Observando as águas paradas deste lago tenho uma imensa sensação de alívio, é como se ela me lavasse - purificasse; tudo a minha volta parece ganhar um novo brilho, até o sol, que nasce neste momento, parece sorrir. Os pássaros continuam com sua cantoria incansável, a qual é realmente estonteante; sinto mais alegre, renovado é a palavra adequada! Sinto um imenso orgulho brotando dentro de mim, como se o sol dissesse que sou vitorioso, que ganhei algum prêmio por mérito... Talvez minha recompensa por fazer o melhor seja essa, a admiração própria.
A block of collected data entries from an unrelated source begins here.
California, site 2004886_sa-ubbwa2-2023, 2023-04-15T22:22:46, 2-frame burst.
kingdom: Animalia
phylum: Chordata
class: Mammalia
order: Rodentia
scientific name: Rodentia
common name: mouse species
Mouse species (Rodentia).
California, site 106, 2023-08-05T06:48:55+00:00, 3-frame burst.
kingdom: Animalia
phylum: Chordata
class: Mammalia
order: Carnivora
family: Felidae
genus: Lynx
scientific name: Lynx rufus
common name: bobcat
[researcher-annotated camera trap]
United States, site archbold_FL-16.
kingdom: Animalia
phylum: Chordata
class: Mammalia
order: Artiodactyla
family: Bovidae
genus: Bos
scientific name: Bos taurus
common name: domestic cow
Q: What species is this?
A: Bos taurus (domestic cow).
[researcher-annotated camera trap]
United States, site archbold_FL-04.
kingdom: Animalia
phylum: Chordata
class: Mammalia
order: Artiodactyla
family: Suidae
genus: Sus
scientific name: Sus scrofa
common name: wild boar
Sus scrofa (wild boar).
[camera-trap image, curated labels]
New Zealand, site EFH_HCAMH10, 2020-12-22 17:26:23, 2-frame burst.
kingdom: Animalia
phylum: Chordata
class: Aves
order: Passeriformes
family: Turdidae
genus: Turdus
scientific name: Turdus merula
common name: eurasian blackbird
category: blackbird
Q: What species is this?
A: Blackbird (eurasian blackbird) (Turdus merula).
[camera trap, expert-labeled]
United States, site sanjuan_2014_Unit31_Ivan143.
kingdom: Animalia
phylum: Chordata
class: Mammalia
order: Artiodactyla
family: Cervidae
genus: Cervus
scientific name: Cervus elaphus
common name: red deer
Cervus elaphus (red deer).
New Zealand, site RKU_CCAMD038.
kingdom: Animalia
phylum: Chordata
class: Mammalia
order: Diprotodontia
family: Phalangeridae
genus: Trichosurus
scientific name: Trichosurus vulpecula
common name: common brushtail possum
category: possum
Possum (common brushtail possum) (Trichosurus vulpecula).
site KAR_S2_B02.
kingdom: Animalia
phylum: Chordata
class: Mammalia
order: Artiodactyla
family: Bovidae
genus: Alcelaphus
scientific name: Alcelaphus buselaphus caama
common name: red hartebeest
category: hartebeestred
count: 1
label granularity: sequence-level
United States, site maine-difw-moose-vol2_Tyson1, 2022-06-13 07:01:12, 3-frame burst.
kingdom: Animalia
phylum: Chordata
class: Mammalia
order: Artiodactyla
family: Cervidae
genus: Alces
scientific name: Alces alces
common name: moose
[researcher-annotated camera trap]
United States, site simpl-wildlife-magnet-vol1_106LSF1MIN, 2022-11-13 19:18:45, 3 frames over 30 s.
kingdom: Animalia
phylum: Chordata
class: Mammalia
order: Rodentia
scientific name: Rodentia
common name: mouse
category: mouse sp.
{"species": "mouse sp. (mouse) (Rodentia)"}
Sinto o moço amargurado com algum fato que o perturba, a dúvida me consome; será que devo eu interferir nos seus pensamentos? Ou seria melhor deixá-lo vencer essa batalha sozinho?

***

Quanta decepção consome meu ser! Cabisbaixo deixo uma lágrima correr, nascendo em meus olhos, passando pelas minhas bochechas e desaguando neste lago. Se este entendesse o real motivo de tal lágrima, que será que diria? Será que refletiria para mim uma imagem positiva? Ou apenas me deixaria nessa batalha sozinho? É melhor deixar de devaneio e tirar esses pensamentos da cabeça; o senhor ao meu lado me parece bem alegre, isso me deixa mais animado. Contagiante a alegria dele! Começo a notar que os pássaros cantam como se estivesse em uma apresentação musical; uma doce melodia entra pelos meus tímpanos, junto com o som do vento que anuncia a chegada de uma tempestade. Esta ainda está longe, mas logo chegará em nós.